*** Given information
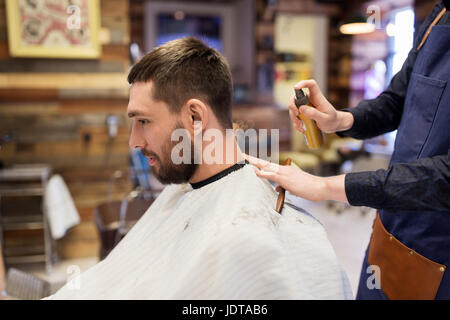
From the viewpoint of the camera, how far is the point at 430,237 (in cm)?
97

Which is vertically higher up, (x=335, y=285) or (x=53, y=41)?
(x=53, y=41)

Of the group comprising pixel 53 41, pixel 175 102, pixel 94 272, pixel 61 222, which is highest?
pixel 53 41

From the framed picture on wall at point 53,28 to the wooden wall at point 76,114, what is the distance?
0.30 ft

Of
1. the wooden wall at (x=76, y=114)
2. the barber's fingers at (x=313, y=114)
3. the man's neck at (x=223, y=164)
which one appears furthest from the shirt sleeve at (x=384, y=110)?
the wooden wall at (x=76, y=114)

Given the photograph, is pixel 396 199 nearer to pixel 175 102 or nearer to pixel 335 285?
pixel 335 285

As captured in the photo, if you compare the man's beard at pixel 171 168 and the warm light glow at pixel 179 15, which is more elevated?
the warm light glow at pixel 179 15

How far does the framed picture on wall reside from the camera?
9.57 feet

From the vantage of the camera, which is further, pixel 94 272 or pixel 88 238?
pixel 88 238

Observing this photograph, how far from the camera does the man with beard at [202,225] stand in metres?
0.76

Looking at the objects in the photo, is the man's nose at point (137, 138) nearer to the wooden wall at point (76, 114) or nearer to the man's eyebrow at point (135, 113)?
the man's eyebrow at point (135, 113)

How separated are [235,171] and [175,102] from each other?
24 centimetres

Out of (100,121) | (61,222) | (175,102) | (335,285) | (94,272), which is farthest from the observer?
(100,121)

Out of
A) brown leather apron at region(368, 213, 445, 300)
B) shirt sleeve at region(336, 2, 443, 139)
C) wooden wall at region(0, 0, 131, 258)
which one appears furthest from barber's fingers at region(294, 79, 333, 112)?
wooden wall at region(0, 0, 131, 258)

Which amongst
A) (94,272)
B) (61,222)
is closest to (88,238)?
(61,222)
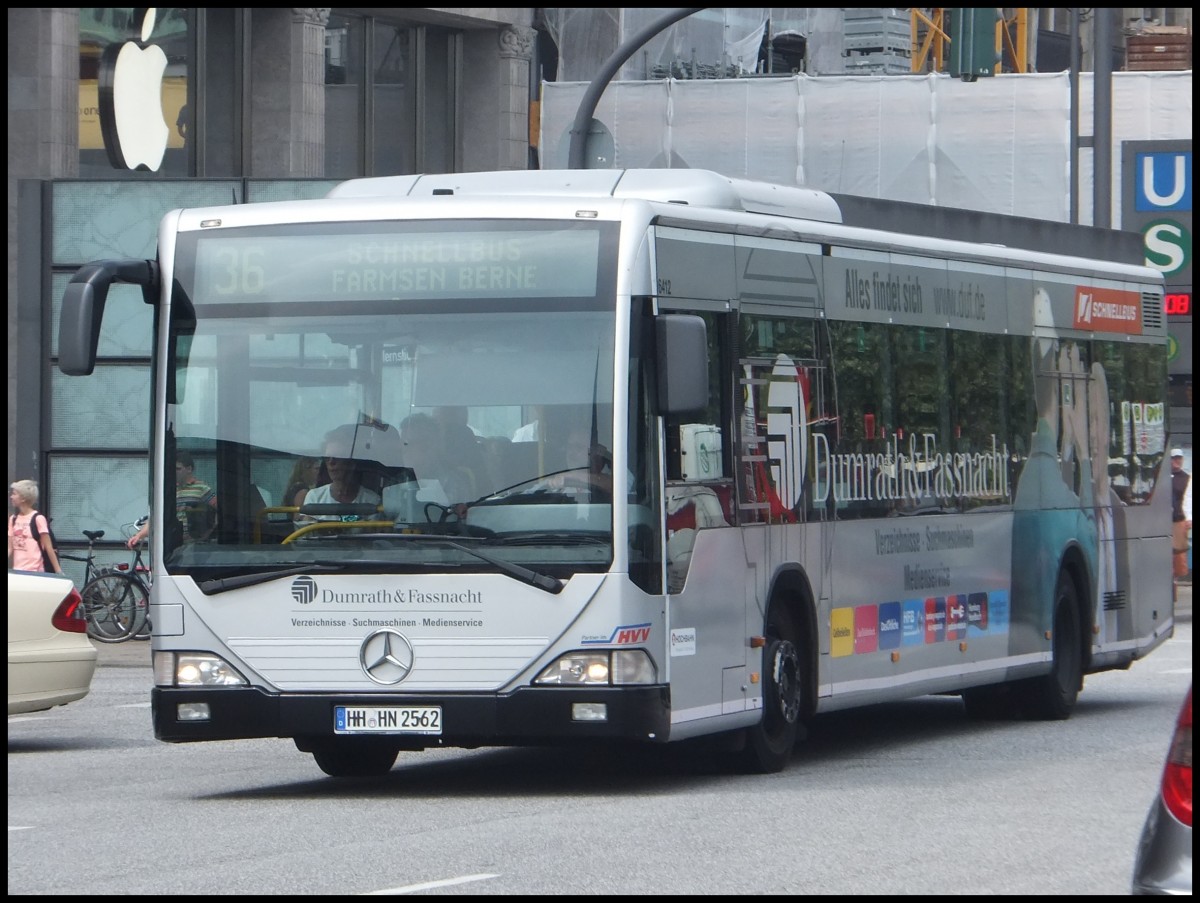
******
Which lines in the records above contain the word "nearer"? Report each of those lines in full.

Given the photograph, is pixel 396 199 nearer to pixel 175 102 or nearer to pixel 335 285?
Looking at the objects in the photo, is the man's nose at point (137, 138) nearer to the wooden wall at point (76, 114) or nearer to the man's eyebrow at point (135, 113)?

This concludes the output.